As citizens in Iowa prepare to render the first formal judgment on the 2016 presidential candidates, anger seems as powerful a motivation as hope.
Both the braggadocious Donald Trump and the softer-spoken Bernie Sanders are tapping into widespread indignation about perceived American decline — though they identify different culprits. For Trump, it's Mexican immigrants, political correctness and U.S. negotiators who (perhaps because they haven't read "The Art of the Deal") have been suckered by wily Chinese and Iranians. For Sanders it's the parasitic "billionaire class" that has profited at the expense of ordinary Americans.
Meanwhile, Sen. Ted Cruz tells voters outraged by the inability of the Obama administration to quickly neutralize Islamic State that he would carpet bomb the group. Sen. Marco Rubio reiterated in Thursday's debate that he would cancel the Iran nuclear agreement on his first day in office.
Anger is no stranger to American politics. And anger may be an appropriate response to injustice and incompetent government.
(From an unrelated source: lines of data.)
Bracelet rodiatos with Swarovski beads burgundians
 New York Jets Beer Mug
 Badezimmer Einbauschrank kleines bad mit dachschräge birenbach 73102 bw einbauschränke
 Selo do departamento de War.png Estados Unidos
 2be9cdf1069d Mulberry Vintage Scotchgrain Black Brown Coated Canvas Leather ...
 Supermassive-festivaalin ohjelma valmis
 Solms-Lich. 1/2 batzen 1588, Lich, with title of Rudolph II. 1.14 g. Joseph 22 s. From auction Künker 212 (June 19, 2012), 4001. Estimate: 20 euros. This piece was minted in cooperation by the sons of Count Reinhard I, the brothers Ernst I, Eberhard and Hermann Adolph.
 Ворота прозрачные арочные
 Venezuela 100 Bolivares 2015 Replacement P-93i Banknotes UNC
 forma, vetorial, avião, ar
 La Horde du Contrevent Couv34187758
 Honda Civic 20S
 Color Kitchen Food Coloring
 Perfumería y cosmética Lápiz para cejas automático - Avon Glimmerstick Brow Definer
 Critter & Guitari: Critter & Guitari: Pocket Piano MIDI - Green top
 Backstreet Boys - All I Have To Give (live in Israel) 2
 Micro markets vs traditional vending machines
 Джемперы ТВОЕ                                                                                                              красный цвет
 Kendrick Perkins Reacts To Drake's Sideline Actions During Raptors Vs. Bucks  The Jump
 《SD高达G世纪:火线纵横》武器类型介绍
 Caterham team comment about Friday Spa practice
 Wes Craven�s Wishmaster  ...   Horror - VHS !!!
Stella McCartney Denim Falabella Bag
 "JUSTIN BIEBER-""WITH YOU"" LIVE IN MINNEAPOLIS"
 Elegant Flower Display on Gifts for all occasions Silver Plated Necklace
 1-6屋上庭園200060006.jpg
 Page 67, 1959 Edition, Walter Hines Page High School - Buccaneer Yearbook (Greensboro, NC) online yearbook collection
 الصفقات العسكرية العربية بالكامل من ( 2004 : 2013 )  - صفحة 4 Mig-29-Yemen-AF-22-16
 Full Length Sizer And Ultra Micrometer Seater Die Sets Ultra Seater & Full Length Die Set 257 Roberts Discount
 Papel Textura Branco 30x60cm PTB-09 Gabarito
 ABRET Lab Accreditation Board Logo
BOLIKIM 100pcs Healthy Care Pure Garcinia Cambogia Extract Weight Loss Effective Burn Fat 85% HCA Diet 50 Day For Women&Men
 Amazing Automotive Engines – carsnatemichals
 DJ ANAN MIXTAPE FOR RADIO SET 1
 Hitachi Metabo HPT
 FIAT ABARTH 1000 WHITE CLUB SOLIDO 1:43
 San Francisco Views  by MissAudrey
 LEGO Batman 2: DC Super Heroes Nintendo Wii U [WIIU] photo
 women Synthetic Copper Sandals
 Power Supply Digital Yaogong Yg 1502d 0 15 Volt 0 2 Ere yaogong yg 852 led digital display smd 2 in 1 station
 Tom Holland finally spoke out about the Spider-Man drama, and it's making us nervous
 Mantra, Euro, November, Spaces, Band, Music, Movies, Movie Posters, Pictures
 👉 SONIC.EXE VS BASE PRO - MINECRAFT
The problem is that many of today's candidates are trying to appease voters by making extravagant promises that they will find it impossible to keep. Once in office, a president will find that it isn't easy to tear up an international agreement, jail unscrupulous bankers, give "free" health insurance to all Americans, build a wall to stop illegal immigration or eliminate terrorism. Nor can a president undo social and economic changes that have been decades in the making.
It's early in the campaign, so perhaps candidates will realize that over-promising, far from assuaging the anger of the voters, only inflames it.